Sanjay Leela Bhansali’s career as a movie director may have begun with Khamoshi: The Musical in 1996, but his first brush with filmmaking occurred much earlier. Bhansali was an associate director for Parinda (1989; Bird) starring the who’s who of Bollywood, including Nana Patekar, Jackie Shroff, Anil Kapoor, Madhuri Dixit – and Anupam Kher in a guest role. Next, he was credited as a writer in the 1994 stunner 1942: A Love Story.
When Khamoshi (Silence) – starring Salman Khan, Manisha Koirala, Patekar, Seema Biswas and Helen (in the vital role of Mariamma) – came out, this critic found it unexpectedly good on first viewing in the theatres, but audiences everywhere disagreed. Despite the amazing songs, the film flopped pitifully. However, Koirala, who plays the loving daughter of a couple who can neither speak nor hear, went on to pick up an award or two.
This year, Bhansali completes 25 years as a director in the film industry.
Khamoshi pits Annie (Koirala) against her parents, played by Biswas and Patekar. While her parents are speech- and hearing-impaired, Annie can speak and hear. She is also interested in learning music, which she does from her grandmother (Helen). Annie wants to reach out to her parents and takes the help of her boyfriend (Salman) to achieve this. This dichotomy between great music and complete inability to speak lends the film its poignancy.
Bhansali’s next was Hum Dil De Chuke Sanam (I Have Given My Heart Away, Darling; 1999). Without getting mawky, Bhansali, who hit the big screen after a gap of three years, managed to come out with an extravagantly shot triangular love story.
Unlike Khamoshi, Hum Dil… had spectacular sets and beautiful costumes, a sign of many, many movies to come. The film also had a strong feminist undertone, with Aishwarya Rai Bachchan portraying Nandini Darbar as a strong woman who can make her own decisions.
The tragedy, Devdas (2002), brought out the best in the auteur. The story had been committed to the big screen before, but Bhansali’s version was a sight to behold.
The song sequence featuring Madhuri Dixit and Aishwarya Rai Bachchan became iconic. Starring a mostly mournful Shah Rukh Khan, this film had arresting visuals of a kind not seen before in Bollywood.
Dilip Kumar, who died recently, had played Devdas with such flagrance in an earlier movie that the audiences always believed that no one could beat him. But Shah Rukh Khan made the role his own in Bhansali’s version. That another movie, Dev D, radicalised the whole scenario is a totally different story.

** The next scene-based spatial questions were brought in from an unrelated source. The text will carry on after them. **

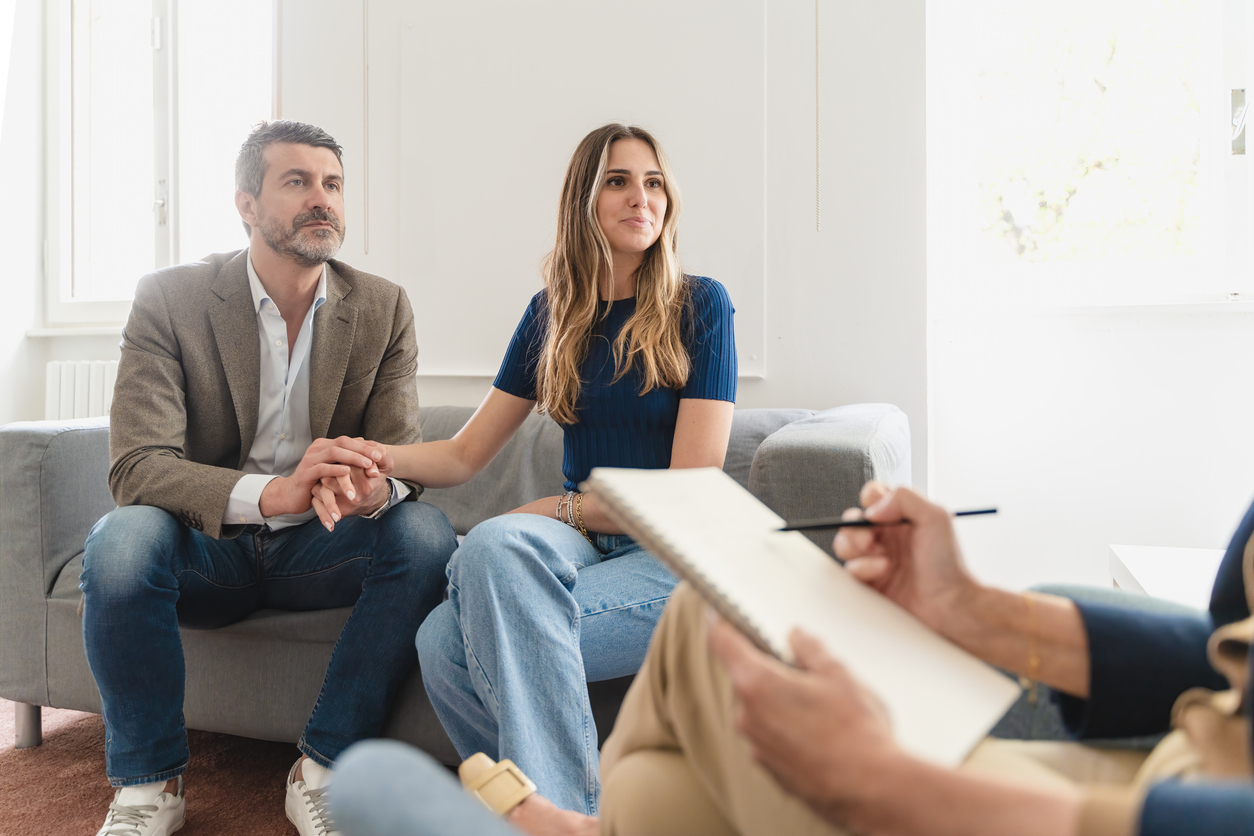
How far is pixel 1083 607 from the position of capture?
70 cm

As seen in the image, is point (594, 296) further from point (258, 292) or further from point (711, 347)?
point (258, 292)

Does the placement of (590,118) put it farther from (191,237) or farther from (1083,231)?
(191,237)

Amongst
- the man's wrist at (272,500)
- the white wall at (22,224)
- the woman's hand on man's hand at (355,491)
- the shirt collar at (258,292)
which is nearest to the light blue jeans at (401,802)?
the woman's hand on man's hand at (355,491)

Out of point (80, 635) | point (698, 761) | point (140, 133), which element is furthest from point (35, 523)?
point (140, 133)

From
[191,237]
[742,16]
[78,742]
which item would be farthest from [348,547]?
[191,237]

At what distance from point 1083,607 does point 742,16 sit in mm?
2036

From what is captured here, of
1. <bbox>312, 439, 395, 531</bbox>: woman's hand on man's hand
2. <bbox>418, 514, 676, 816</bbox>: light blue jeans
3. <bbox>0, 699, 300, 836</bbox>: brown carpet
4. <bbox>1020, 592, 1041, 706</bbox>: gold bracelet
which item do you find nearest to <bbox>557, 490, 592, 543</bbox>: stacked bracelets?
<bbox>418, 514, 676, 816</bbox>: light blue jeans

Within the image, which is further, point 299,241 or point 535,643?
point 299,241

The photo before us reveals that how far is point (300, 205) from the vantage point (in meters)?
1.80

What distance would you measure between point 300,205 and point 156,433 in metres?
0.56

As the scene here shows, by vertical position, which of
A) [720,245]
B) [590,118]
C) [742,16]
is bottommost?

Bhansali’s next movie, Black, was a watershed moment for Hindi cinema. Pitting the stubborn teacher (Amitabh Bachchan) against his promising deaf and blind student Michelle, played by Rani Mukerji, was an inspiration. In any other director’s hands, this film would have been a five-hanky weepie, but Bhansali elevated it.
Saawariya made it clear that Bhansali was only human. Starring debutantes Ranbir Kapoor and Sonam Kapoor, the film bombed at the box office despite lavish sets and a generous budget.
This critic fancies Goliyon Ki Raasaleela Ram-Leela (2013), Bajirao Mastani (2015) and Padmaavat (2018) as a trilogy. All three films have all the qualities we have come to expect of a Bhansali period piece: lavish choreography, brilliant camera work and music that gently accentuates the action.